Nükleer enerji, yanan kömüre geri dönüşe tercih edilen bir enerji kaynağı olarak görülüyor. Hollanda merkezli anti-nükleer grup WISE’ye göre, nükleer santraller kilovat saat başına 117 gram CO2 emisyonu üretiyor;
Washington Post’a göre 10 yıl önce kapanan kömür madenleri ve elektrik santralleri Almanya’da tamir edilmeye başlandı.
Bununla birlikte, bazı okuyucular bir nükleer santrali güvensizlikten kurtarmanın çok zaman aldığını söylediler ve ben yıllar çıkardım. Umarım bilgili taraflar yorumlarda bir araya gelir.
Ve Ursula von der Leyen gibi Avrupalı liderlerin Rus nükleer yakıtına yaptırım uygulamaktan bahsetmeye devam ettiği küçük bir sorun var. Anladığım kadarıyla, bu hareket Batı’nın tedarikini önemli ölçüde kısıtlayacak.

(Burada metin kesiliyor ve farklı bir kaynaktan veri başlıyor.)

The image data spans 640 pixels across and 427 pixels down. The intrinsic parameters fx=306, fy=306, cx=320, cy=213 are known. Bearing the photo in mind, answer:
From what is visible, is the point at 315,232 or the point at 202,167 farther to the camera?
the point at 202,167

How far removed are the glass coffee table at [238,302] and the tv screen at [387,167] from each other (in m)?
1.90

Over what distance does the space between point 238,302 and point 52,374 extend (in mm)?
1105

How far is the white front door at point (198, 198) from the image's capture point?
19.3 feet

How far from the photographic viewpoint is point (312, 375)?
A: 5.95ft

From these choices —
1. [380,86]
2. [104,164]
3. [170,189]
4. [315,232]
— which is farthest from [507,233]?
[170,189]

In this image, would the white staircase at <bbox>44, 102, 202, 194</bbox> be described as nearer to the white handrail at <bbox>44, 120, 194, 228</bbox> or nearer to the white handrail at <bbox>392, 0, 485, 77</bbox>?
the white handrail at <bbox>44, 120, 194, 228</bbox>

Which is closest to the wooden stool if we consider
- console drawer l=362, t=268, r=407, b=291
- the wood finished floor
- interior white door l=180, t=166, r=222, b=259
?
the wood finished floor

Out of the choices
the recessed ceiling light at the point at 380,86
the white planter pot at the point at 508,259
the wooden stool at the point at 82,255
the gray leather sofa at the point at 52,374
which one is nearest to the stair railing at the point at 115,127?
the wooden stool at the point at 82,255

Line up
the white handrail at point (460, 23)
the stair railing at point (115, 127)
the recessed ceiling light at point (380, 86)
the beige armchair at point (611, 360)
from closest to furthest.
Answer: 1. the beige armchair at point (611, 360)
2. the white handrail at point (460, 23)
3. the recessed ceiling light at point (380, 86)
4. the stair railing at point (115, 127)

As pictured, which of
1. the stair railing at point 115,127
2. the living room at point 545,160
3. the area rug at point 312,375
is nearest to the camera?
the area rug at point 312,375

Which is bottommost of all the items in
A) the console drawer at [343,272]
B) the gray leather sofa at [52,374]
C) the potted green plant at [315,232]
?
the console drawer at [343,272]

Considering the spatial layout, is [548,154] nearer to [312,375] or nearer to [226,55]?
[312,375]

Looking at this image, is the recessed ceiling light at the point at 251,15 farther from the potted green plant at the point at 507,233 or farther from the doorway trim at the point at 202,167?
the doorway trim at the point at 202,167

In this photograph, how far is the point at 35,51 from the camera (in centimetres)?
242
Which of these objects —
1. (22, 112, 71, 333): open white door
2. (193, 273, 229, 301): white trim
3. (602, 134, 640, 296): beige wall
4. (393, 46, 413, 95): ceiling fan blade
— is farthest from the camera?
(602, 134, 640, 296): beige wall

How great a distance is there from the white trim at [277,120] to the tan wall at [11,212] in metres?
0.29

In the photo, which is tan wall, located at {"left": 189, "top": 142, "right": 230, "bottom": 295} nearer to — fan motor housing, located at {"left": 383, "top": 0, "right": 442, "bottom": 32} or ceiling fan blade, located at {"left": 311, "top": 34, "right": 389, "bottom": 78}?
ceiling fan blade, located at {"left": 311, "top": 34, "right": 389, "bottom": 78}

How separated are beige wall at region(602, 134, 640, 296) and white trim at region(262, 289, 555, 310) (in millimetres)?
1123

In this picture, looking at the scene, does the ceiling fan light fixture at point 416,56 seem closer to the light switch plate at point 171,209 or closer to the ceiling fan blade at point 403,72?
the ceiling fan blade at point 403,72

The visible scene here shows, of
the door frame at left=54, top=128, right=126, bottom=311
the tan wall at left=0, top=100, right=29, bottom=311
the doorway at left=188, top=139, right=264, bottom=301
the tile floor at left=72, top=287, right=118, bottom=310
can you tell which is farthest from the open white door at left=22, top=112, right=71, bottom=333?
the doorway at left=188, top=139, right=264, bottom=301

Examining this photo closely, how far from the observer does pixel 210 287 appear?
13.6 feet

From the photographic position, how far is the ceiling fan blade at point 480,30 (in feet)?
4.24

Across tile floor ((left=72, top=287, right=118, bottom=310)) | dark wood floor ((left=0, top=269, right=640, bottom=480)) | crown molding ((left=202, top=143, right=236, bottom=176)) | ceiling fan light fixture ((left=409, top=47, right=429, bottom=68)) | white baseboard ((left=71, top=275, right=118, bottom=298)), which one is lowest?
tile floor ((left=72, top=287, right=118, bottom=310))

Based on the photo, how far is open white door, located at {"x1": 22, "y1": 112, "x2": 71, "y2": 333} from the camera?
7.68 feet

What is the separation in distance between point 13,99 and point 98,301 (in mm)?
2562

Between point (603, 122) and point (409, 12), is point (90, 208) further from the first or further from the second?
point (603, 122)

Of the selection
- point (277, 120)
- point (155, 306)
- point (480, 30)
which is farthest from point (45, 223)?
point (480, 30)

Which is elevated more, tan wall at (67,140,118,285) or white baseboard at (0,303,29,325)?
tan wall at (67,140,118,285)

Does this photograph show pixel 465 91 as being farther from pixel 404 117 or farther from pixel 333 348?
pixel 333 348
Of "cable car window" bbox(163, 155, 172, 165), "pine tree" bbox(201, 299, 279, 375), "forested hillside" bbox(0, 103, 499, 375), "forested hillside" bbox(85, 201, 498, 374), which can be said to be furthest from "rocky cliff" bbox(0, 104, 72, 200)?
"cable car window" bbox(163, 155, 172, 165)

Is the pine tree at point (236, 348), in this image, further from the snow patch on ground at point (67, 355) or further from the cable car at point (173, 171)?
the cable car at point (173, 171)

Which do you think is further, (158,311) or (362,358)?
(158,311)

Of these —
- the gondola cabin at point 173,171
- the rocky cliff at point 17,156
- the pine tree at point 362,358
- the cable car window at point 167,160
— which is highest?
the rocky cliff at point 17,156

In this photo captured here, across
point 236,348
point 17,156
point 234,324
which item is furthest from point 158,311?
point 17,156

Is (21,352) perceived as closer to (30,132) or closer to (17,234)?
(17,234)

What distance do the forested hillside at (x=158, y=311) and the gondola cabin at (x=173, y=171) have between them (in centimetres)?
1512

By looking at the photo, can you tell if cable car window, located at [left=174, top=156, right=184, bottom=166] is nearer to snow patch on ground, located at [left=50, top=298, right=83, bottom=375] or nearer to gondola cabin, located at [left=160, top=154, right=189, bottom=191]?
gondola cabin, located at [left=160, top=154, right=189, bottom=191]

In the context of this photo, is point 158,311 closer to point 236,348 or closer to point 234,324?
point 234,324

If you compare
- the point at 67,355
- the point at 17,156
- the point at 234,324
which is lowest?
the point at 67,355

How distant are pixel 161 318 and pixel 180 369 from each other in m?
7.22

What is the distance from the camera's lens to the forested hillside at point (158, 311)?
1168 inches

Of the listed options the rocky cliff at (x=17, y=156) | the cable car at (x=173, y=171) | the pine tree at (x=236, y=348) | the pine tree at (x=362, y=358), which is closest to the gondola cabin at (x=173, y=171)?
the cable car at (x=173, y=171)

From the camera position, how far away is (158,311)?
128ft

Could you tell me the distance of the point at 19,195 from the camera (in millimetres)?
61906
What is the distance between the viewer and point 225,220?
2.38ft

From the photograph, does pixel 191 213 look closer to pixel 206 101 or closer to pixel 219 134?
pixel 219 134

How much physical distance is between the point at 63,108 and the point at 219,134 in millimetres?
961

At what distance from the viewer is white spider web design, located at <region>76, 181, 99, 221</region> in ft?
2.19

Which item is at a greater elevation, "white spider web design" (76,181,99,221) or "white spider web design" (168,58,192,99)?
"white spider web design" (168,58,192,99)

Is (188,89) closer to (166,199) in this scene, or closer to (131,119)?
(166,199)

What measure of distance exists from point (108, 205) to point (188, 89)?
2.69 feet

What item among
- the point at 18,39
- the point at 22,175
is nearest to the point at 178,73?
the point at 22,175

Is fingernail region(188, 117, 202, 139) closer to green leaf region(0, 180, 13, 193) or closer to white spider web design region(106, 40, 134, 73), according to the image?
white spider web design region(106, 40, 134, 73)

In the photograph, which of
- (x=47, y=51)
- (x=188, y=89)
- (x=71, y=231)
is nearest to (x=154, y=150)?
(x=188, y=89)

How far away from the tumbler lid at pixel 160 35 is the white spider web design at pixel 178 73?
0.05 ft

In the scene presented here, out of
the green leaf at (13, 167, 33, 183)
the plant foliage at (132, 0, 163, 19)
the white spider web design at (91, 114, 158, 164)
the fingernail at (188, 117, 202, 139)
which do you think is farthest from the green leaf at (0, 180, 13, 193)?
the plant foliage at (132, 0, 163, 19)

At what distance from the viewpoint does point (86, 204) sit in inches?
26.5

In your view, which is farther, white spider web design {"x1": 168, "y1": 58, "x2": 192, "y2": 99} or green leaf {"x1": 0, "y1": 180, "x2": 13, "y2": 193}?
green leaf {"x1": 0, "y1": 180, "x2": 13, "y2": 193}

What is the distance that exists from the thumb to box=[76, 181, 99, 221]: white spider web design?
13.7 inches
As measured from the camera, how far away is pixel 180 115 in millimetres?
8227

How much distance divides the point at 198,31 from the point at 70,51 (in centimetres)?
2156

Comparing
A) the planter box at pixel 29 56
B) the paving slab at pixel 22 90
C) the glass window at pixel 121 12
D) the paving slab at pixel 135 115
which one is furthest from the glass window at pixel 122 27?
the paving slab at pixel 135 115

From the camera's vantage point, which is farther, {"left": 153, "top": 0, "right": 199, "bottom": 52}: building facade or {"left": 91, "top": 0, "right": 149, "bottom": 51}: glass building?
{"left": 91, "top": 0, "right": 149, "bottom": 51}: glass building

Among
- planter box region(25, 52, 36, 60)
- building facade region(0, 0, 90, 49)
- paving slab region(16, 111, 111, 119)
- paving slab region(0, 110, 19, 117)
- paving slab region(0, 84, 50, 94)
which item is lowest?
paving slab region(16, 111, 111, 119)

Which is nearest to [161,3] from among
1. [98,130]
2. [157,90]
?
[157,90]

Serbest çalışan bir bilim muhabiri olan ve nükleer enerji hakkında kapsamlı haberler yapan Tyler J. Kelley tarafından. Aynı zamanda “yazarNehri Geri Tutmak: Amerika’nın Su Yollarında Doğaya Karşı Mücadele” İlk olarak şu adreste yayınlandı: karanlık
Rus kuvvetleri saldırdığında Avrupa’nın en büyüğü olan Zaporizhzhia nükleer santrali Mart ayında birçok kişi korku içinde izledi. “Tanrı’nın lütfuyla, dünya dün gece bir nükleer felaketi kıl payı önledi” dedim Ertesi sabah Amerika Birleşik Devletleri’nin Birleşmiş Milletler Büyükelçisi. Beş gün sonra Çernobil’in elektriği kesilince Ukrayna Dışişleri Bakanı tweet attı yedek dizel jeneratörlerinin yalnızca 48 saatlik bir kapasiteye sahip olduğunu ve radyasyon sızıntılarının “yakında” olduğunu söyledi. Ve birkaç ay sonra, Ağustos ayındaki bir video adresinde Ukrayna Devlet Başkanı Volodymyr Zelensky, Zaporizhzhia’nın devam eden işgalinden bahsetti. iddia etmek “Rus birliklerinin nükleer santralde kaldığı her dakika, küresel bir radyasyon felaketi riski taşıyor.”
Bu ifadelerin hiçbiri doğru değildi.
Yorumcular, ya cehalet ya da kasıtlı inkar yoluyla, Zaporizhzhia gibi nükleer santrallerde yerleşik olan gereksiz güvenlik sistemlerinin katmanlarını yanlış anladılar. Şebekeden gelen elektrik kesilirse jeneratörler çalışırdı; birincil soğutma sıvısı kaybedilirse, ikincil bir sistem devreye girer. Bir “felaket” veya “felaket”, uzun bir dizi insan hatası ve sistem arızası gerektirir. Three Mile Island’da olduğu gibi böyle bir olaylar zinciri varsayımsal olarak meydana gelebilir, ancak yalnızca bombardıman ve güç kaybından kaynaklanamaz. Bir reaktör bomba gibi patlamaz ve patlamaz.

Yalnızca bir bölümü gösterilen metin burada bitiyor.